Entries shown:
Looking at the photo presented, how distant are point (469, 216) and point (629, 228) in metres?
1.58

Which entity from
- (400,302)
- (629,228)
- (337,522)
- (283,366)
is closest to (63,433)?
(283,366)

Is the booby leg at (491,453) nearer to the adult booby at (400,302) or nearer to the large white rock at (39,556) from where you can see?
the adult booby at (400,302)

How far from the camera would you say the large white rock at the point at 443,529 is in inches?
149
==
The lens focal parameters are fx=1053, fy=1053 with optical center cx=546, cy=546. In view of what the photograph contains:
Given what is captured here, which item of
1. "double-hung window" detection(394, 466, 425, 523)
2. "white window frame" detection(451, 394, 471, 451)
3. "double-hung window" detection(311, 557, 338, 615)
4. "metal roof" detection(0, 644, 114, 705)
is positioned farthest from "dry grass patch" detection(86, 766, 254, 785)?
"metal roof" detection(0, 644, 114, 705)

Task instructions:
Extract every line in the records above that contains the string "rock", treating uppercase and lowercase as different.

Output for this exercise:
Is the booby leg at (491,453) nearer to the adult booby at (400,302) or nearer to the large white rock at (39,556) from where you can see?
How far from the camera would you say the large white rock at the point at 443,529 is in inches?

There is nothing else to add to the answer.